We can see that the density of the facebook posts dropeed from the 19th of september to the 27th of September however the video and link content dominates the distribution of the facebook post content type within this time period.
theme_set(theme_classic())
# Box Plot
g3 <- ggplot(fb_data_new_final, aes(type, share))
g3 + geom_boxplot(varwidth=T, fill="plum") +
labs(title="Box plot",
subtitle="Share Count Grouped by Content Type",
caption="Source: fb_data_new_final",
x="Content Type",
y="Share")
The distribution of share is higher on video and photo(image) compare to link and text. This is an interesting find as the majority of the content type within the data is link. It is interesting to see users tend to share the video content compare to link and text content type
options(scipen=999) # this is to turn-off scientific notation like 1e+48
theme_set(theme_bw()) # set the theme
# Scatterplot . We are keeping the comment count to 1000 and reaction count to 5000.
g4 <- ggplot(fb_data_new_final, aes(x=comment, y=reaction)) +
geom_point(aes(col=type, size=reaction)) +
geom_smooth(method="loess", se=F) +
xlim(c(1, 1000)) +
ylim(c(0, 5000)) +
labs(subtitle="Reaction Vs Comments",
y="Reaction",
x="Comment",
title="Scatterplot",
caption = "Source: fb_data_new_final")
plot(g4)
## Warning: Removed 425 rows containing non-finite values (stat_smooth).
## Warning: Removed 425 rows containing missing values (geom_point).
We see there is definately a relationship between reaction and comment variable. The more the comment count the more the reaction count. We can narrow down the x(comment) and y(reaction) to x=50 and y=250 to see the content type distribution.
options(scipen=999) # this is to turn-off scientific notation like 1e+48
theme_set(theme_bw()) # set the theme
# Scatterplot . We are keeping the comment count to 250 and reaction count to 1000.
g5 <- ggplot(fb_data_new_final, aes(x=comment, y=reaction)) +
geom_point(aes(col=type, size=reaction)) +
geom_smooth(method="loess", se=F) +
xlim(c(1, 50)) +
ylim(c(0, 250)) +
labs(subtitle="Reaction Vs Comments",
y="Reaction",
x="Comment",
title="Scatterplot",
caption = "Source: fb_data_new_final")
plot(g5)
## Warning: Removed 1709 rows containing non-finite values (stat_smooth).
## Warning: Removed 1709 rows containing missing values (geom_point).
Let’s see if we can create a correlation matrix.
# i need to make sure the data set is numeric.
# to be able to use the cor() function.
fb_data_new_2 <- subset(fb_data_new_final, select=share:comment)
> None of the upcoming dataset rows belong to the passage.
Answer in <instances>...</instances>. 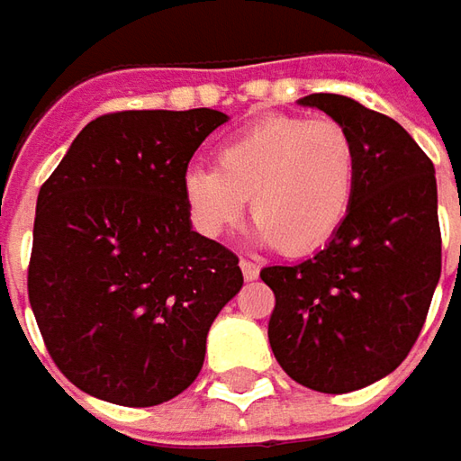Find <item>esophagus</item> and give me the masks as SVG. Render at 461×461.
<instances>
[{
    "mask_svg": "<svg viewBox=\"0 0 461 461\" xmlns=\"http://www.w3.org/2000/svg\"><path fill=\"white\" fill-rule=\"evenodd\" d=\"M240 272H243V279H246V282H254L258 276V264L240 258Z\"/></svg>",
    "mask_w": 461,
    "mask_h": 461,
    "instance_id": "esophagus-1",
    "label": "esophagus"
}]
</instances>
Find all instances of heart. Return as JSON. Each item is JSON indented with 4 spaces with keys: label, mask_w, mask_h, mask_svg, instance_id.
Masks as SVG:
<instances>
[{
    "label": "heart",
    "mask_w": 461,
    "mask_h": 461,
    "mask_svg": "<svg viewBox=\"0 0 461 461\" xmlns=\"http://www.w3.org/2000/svg\"><path fill=\"white\" fill-rule=\"evenodd\" d=\"M351 135L333 120L267 115L215 151V168L192 167L182 194L194 228L221 239L251 197V240L310 254L339 233L357 194Z\"/></svg>",
    "instance_id": "heart-1"
}]
</instances>
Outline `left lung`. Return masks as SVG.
<instances>
[{
  "label": "left lung",
  "instance_id": "obj_1",
  "mask_svg": "<svg viewBox=\"0 0 461 461\" xmlns=\"http://www.w3.org/2000/svg\"><path fill=\"white\" fill-rule=\"evenodd\" d=\"M351 135L359 176L348 218L310 258L264 267L276 297L269 344L310 390L341 395L387 377L423 328L438 276L434 164L393 117L344 95H308Z\"/></svg>",
  "mask_w": 461,
  "mask_h": 461
}]
</instances>
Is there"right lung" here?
I'll return each mask as SVG.
<instances>
[{"label":"right lung","mask_w":461,"mask_h":461,"mask_svg":"<svg viewBox=\"0 0 461 461\" xmlns=\"http://www.w3.org/2000/svg\"><path fill=\"white\" fill-rule=\"evenodd\" d=\"M230 117L128 110L81 131L41 186L27 272L48 354L79 390L149 408L200 375L239 257L192 230L189 158Z\"/></svg>","instance_id":"add662e5"}]
</instances>
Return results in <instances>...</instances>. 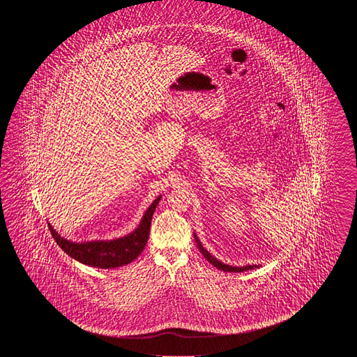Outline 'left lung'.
I'll return each mask as SVG.
<instances>
[{
  "label": "left lung",
  "mask_w": 357,
  "mask_h": 357,
  "mask_svg": "<svg viewBox=\"0 0 357 357\" xmlns=\"http://www.w3.org/2000/svg\"><path fill=\"white\" fill-rule=\"evenodd\" d=\"M194 237H195V241H197V249L200 250V252L204 255V258L212 264V266H215L217 269H220V271H223V272H231V273H238V272H246V271H250V269H255V268H260L261 266H257V264H252V266H228V264H225V263H222L220 260L215 258V257H213L212 254L209 252V251L204 249V246L202 245L200 243V240H199V237H197V234L194 232Z\"/></svg>",
  "instance_id": "obj_1"
}]
</instances>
corr <- round(cor(fb_data_new_2), 1)
corr
## share reaction comment
## share 1.0 0.9 0.9
## reaction 0.9 1.0 0.7
## comment 0.9 0.7 1.0
library(ggcorrplot)
ggcorrplot(corr,
type = "lower",
lab = TRUE,
lab_size = 3,
method="circle",
colors = c("tomato2", "white", "springgreen3"),
title="Correlogram of fb_data_new_final",
ggtheme=theme_bw)
We can see there is a huge positive correlation between share and reaction, share and comment and comment and reaction.
As part of this assignment, the aim of this document was to outline a possible question as a problem, review and clean the data as part of data wrangling and eploration proess, visualize the dataset and provide a conclusion against the problem defined.
Based on our analysis, we are able to see, content type has an impact to user engagement in terms of FB post share. When we analyze the user engagement in detail, we see that there is a positive correlation between comments, reaction and share. The more comments the FB post gets, the more reaction it gets. We also see if the facebook post content does not have factual information, the post might get more reaction rather than comments.
When we look at the content type variable, we see majority of the content type are links, which gets the most engagement in terms of fb post share. The assumption is that these organizations are using FB as a channel to drive the users to their brand owned digital properties. The more user engagement would be more user acqusion for that particular organization. Link content type is followed by video content and imagery. It is interesting to see that video content is the content type that gets shared the most. It is also interesting to see that the photo content type has the most non factual information rating.